Exists $\displaystyle\lim_{n\rightarrow \infty}\left(i + \left(\frac{4+3i}{5}\right)^n\right)$?

Question

Taking $\alpha = \frac{4+3i}{5}$ we have that $|\alpha|=1$, but on the other hand, we can say nothing about $1^n$ when $n \rightarrow \infty$.

Answer 1

The sequence $\left(\left(\frac{4+3i}5\right)^n\right)_{n\in\mathbb N}$ doesn't converge. If it did, let $l$ be its limit. Then\begin{align}l&=\lim_{n\to\infty}\left(\frac{4+3i}5\right)^{n+1}\\&=\lim_{n\to\infty}\left(\frac{4+3i}5\right)^n\left(\frac{4+3i}5\right)\\&=l\times\left(\frac{4+3i}5\right),\end{align}which is impossible, since this would mean that $l=0$ and the absolute value of each term of the sequence is $1$. So, your sequence also doesn't converge.

Answer 2

Note $\alpha$ has modulus $1$, and so represents a rotation. If you continually multiply it to itself, it simply rotates around the unit circle and never converges.

Answer 3

Note that $$(\frac {4+3i}{5})^n =\cos (n\theta)+i\sin (n\theta)$$ where $\cos (\theta)=4/5$ and $\sin (\theta )=3/5$.

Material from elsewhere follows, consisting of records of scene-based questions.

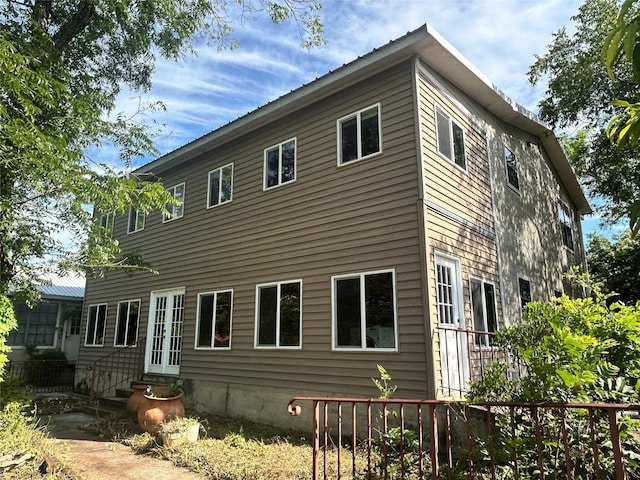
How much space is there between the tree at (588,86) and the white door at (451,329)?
30.3ft

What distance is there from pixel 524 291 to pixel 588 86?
23.9 feet

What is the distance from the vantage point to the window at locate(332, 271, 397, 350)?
7.30 m

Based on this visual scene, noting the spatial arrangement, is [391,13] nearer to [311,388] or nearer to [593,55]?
[311,388]

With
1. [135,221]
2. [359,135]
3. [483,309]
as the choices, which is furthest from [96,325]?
[483,309]

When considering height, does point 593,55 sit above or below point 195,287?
above

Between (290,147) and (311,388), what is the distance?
5263 millimetres

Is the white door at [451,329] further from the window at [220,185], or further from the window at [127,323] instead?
the window at [127,323]

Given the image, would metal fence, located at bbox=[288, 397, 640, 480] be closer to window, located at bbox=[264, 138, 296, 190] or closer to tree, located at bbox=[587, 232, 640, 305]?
window, located at bbox=[264, 138, 296, 190]

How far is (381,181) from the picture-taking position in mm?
7941

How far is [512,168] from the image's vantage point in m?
11.8

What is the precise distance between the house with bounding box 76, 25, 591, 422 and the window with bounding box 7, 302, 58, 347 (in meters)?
7.30

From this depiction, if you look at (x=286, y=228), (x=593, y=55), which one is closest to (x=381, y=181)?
(x=286, y=228)

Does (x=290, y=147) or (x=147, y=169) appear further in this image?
(x=147, y=169)

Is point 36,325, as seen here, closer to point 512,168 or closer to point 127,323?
point 127,323
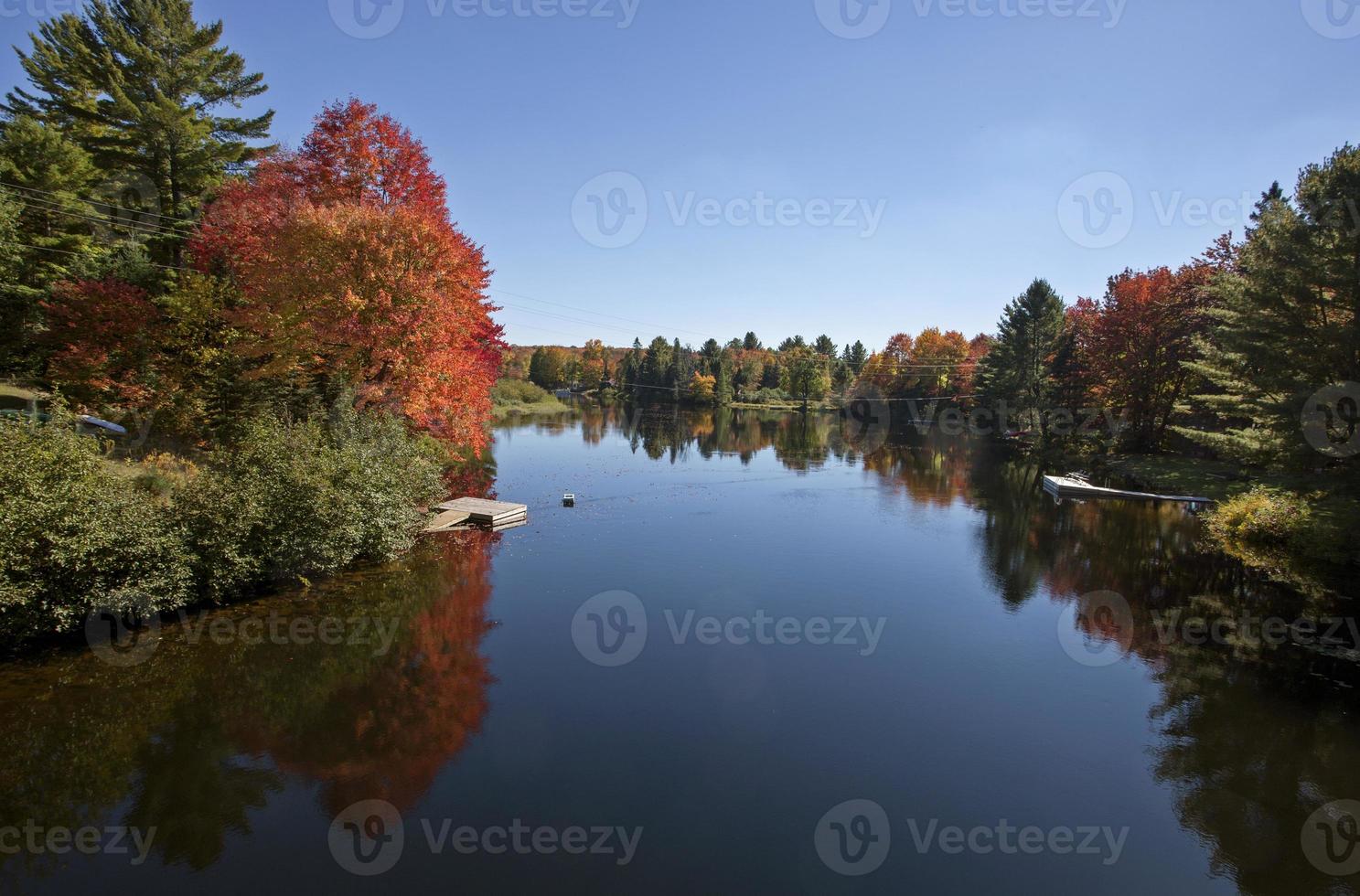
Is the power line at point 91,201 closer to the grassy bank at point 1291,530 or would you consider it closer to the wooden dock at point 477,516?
the wooden dock at point 477,516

Thus the sequence does not converge.

Answer 4

It is possible to expand this into lim n to infinity

i + summation k=0 to n of (n!*4^n * 3^k)/((n-k)!k! 4^k * 5^n ) * (cos(pi * k/2) + i * sin(pi * k/2) ) I cannot make any conclusion from this expansion. I hope it helps.